Energy West Mining Co. and Drummond Co. objected in papers filed yesterday in U.S. Bankruptcy Court in St. Louis to Patriot’s proposal to stop contributing to the United Mine Workers of America 1974 Pension Plan. The 35 other contributing companies would have to absorb the costs, and the underfunded plan covering 90,000 retires and spouses might fail, they said.
“Some of these employers may be forced to file bankruptcy themselves, resulting in the potential failure of the 1974 plan,” wrote lawyers for closely held Energy West, based in Huntington, Utah.
Patriot filed for bankruptcy in July, citing falling demand for coal and obligations to pay $1.6 billion in lifetime health care for its 8,100 retirees. The St. Louis-based company yesterday proposed a fifth version of cost-cutting plans to the United Mine Workers of America, which represents about 42 percent of its 4,000 employees. The proposal has yet to be reviewed by the bankruptcy court.

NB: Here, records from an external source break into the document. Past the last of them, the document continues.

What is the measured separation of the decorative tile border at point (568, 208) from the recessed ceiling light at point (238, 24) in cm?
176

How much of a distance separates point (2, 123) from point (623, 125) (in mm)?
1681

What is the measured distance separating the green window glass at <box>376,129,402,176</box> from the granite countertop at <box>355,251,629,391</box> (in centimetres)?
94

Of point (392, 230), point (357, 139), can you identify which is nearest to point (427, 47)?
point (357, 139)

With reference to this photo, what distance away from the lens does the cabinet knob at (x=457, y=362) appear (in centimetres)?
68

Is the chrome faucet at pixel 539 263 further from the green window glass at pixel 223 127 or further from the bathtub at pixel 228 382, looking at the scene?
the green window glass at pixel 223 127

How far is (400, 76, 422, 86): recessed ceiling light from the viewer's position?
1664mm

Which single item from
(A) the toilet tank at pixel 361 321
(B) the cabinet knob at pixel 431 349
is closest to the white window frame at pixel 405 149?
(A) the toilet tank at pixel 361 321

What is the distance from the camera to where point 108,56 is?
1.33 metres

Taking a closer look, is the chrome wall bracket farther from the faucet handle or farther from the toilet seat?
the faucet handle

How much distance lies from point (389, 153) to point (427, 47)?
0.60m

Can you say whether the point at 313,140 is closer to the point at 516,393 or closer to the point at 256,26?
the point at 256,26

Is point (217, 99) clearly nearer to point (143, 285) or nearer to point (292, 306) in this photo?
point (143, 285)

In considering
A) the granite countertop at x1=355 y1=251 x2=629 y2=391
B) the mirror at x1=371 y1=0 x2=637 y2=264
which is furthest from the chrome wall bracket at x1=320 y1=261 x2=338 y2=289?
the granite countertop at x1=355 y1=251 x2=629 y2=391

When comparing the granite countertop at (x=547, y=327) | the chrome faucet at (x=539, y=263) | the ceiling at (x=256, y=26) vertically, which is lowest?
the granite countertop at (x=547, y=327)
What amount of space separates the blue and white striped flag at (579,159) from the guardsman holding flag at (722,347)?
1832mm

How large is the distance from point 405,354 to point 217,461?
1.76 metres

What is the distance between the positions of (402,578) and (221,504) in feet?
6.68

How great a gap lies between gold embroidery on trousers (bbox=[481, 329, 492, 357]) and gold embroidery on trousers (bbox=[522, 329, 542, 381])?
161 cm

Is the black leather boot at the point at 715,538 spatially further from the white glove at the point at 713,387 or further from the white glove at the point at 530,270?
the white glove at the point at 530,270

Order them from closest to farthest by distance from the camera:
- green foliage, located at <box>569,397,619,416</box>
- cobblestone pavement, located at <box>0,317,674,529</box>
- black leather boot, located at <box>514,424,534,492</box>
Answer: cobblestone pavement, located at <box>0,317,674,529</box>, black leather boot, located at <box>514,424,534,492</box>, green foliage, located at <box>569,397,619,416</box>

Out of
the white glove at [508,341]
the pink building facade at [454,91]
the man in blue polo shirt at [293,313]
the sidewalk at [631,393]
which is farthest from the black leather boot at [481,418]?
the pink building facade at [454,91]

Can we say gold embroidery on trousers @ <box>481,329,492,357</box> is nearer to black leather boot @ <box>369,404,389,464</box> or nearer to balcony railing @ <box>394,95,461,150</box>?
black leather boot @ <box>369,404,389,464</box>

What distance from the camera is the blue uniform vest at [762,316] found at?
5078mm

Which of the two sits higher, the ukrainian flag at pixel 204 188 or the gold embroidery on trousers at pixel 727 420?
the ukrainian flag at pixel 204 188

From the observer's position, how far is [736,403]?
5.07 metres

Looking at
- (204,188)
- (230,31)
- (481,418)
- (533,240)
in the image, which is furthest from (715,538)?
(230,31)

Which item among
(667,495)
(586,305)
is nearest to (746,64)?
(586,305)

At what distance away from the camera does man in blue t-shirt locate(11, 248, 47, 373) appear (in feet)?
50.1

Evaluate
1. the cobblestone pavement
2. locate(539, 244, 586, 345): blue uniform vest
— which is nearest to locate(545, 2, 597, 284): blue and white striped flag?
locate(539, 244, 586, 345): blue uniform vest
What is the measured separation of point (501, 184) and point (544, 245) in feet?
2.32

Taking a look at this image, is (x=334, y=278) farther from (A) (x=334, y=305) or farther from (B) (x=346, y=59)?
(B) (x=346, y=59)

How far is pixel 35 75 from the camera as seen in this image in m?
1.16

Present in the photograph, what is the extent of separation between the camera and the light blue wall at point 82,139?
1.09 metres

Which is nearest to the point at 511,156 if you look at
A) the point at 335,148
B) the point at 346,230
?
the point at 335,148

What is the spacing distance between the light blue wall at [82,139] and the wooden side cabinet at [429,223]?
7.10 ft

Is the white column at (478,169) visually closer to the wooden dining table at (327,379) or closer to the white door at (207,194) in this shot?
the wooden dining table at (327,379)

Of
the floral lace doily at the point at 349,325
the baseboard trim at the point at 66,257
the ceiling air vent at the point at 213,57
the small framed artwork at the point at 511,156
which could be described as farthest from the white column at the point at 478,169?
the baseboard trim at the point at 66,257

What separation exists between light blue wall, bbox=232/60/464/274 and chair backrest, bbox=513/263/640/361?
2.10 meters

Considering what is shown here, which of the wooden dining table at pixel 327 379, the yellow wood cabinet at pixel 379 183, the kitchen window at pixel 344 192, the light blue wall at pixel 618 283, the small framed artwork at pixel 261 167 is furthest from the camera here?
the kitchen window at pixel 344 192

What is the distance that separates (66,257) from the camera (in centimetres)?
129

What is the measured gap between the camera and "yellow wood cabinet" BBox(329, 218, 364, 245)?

The UMWA called the revised proposal on health care for retired workers a “step forward” in a statement today. It said it’s still analyzing the offer and has yet to reach any agreement, however.
“There are still considerable problems with the company’s intentions to change the existing contract for active workers,” the UMWA said; “We are nowhere near a fair and just agreement regarding that part of this equation.”
Separately today, the UMWA filed an objection in court papers creditors to Patriot’s move to reject collective bargaining agreements. It said the move will strip away health-care coverage and retirement income earned in decades of bargaining. Patriot’s proposal will also rob active workers of “all advantages they have garnered by choosing self-organization under federal statutes,” and essentially returning them to the condition of non-union miners.
Creditors also commented in court papers today on Patriot’s updated proposal on cost-cutting measures to its union yesterday.
The official committee of unsecured creditors in the case said it supports several of the proposal’s points, but that giving 35 percent of new equity in a reorganized Patriot to a trust to pay retiree obligations could be too much. A level of 28 percent or lower could result in a more fair distribution to all creditors, they said.
Two noteholders, Aurelius Capital Management LP and Knighthead Capital Management LLC said the proposal ignores that not all of the company’s 99 units in bankruptcy have obligations to union members and retirees.
Energy West and Drummond, based in Birmingham, Alabama, said Patriot’s withdrawal from the 1974 pension plan isn’t necessary for its reorganization.
Patriot would need to contribute $959 million to withdraw from the plan, they said, citing a calculation based on previous contributions. As of June 2012, the plan’s accrued liability to retirees was $6.44 billion and its asset value $4.66 billion, making it only 72 percent funded, the companies said.
If Patriot withdraws, a claim for $959 million against it should be given the highest priority to be repaid in its bankruptcy, ahead of even secured creditors, Energy West said.
Patriot, the 1974 plan’s second-largest contributor, paid $21 million in 2010, $24.3 million in 2011 and $20.8 million in 2012, according to court papers.
The case In re Patriot Coal Corp., 12-51502, U.S. Bankruptcy Court, Eastern District of Missouri (St. Louis).